À partir de 2018, les personnes séropositives au VIH ou à une hépatite pourront bénéficier de soins funéraires (VIDEO)

À partir de 2018, les personnes séropositives au VIH ou à une hépatite pourront bénéficier de soins funéraires (VIDEO)

La ministre de la Santé, Agnès Buzyn, a signé ce 12 juillet un arrêté, paru jeudi 20 au journal officiel, autorisant dès janvier 2018, les soins funéraires, pour les personnes porteuses du VIH ou d'une hépatite.

Visant à retarder le processus de décomposition des corps, ils étaient jusque-là interdits en vertu de deux textes datant de 1986 puis 1998, par crainte de contamination. Aucun cas de transmission du virus à un professionnel de ces soins n’avait pourtant été rapporté dans le cadre de son activité.

« Après 20 ans de combats! Les séropositifs ne sont plus discriminés après leur mort », a réagi Jean-Luc Romero-Michel, conseiller régional d'Ile-de-France et président-fondateur d'ELCS (Élus locaux contre le sida).

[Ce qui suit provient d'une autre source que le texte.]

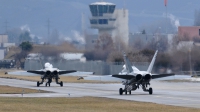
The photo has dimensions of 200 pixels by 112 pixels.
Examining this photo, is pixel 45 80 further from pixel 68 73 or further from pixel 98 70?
pixel 98 70

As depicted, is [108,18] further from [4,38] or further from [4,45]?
[4,38]

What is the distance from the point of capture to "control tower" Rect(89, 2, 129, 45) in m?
162

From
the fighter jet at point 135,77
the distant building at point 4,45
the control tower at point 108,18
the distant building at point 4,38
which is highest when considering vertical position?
the control tower at point 108,18

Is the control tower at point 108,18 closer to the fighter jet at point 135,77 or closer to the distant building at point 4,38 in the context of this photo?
the distant building at point 4,38

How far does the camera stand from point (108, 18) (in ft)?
537

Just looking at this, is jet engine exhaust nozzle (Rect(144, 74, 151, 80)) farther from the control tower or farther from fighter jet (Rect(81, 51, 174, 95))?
the control tower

« C’est un combat que je menais depuis longtemps, et qui me tenait bien sûr à cœur personnellement. Après, cela fait très longtemps que nous attendions la levée de cette interdiction, qui arrive enfin. C’est une avancée contre la sérophobie : on ne peut pas dire aux personnes porteuses du VIH "ne soyez pas honteux", et dans le même temps continuer à tolérer ces discriminations », a-t-il estimé sur 20minutes, rappelant que « nous étions en France parmi les derniers pays à maintenir cette interdiction : C’est une barrière qu’il fallait faire tomber, cela a mis du temps, soi-disant par précaution, mais pour un risque qui n’a en fait jamais été avéré. Il n’y a jamais eu de cas référencé de thanatopracteur qui aurait été contaminé en administrant le produit qui permet de conserver les corps en l’état. »

« C'était une insulte. De quel droit une société qui nous bassine avec le mot "respect" ne respecte pas les morts du sida ? », a également expliqué sur franceinfo Fred Navarro, ancien président d'Act Up-Paris, qui a perdu son compagnon, atteint du sida, en août 2010, et se dit soulagé par cette annonce.

« Christian est resté 13 jours à l'institut médico-légal, dans un frigo à 2 degrés. Quand je l'ai vu dans cet état, j'ai eu des haut-le-cœur, je me tenais le nez... Quelle horreur ! Cela a été très violent », se souvient Fred, « on l'exposait au vu de tous, dans un état abominable... Cela me fait du bien de savoir que plus personne ne sera choqué par cela. C'était comme si nos morts étaient des parias. Ça y est, c'est terminé ! »

De précédents ministres de la Santé, Xavier Bertrand en 2012 puis Marisol Touraine en 2014, s'étaient déjà prononcés en faveur de cette levée d'interdiction. Elle avait en outre été recommandée par le Haut conseil à la santé publique et d'autres organismes, et aurait dû aboutir avec la loi de modernisation du système de santé.

En mai dernier, dans un communiqué commun, les associations Act Up-Paris, Actions Traitements, AIDES, Sidaction, SOS Hépatites et ELCS ont interpellé Emmanuel Macron, après le renforcement des conditions d'intervention des thanatopracteurs (information des familles, équipement des lieux, précautions d'hygiène, soins funéraires à domicile sous certaines conditions). Et Mousse et Stop Homophobie ont saisi en juin le Conseil d'Etat pour vice de « légalité externe ».

Nos associations feront désormais preuve d’une grande vigilance pour que cette nouvelle réglementation soit appliquée sur l’ensemble du territoire, indique Act Up Paris. Aucun « droit de retrait » ne saurait en effet servir de prétexte à la perpétuation d’une discrimination sérophobe et à la diffusion d’informations mensongères et stigmatisantes sur le VIH et les hépatites virales.

Les soins funéraires restent toutefois interdits dans le cas de personnes qui seraient décédées de la maladie de Creutzfeld-Jakob, de tout « état septique grave », de la rage, du choléra ou de la peste.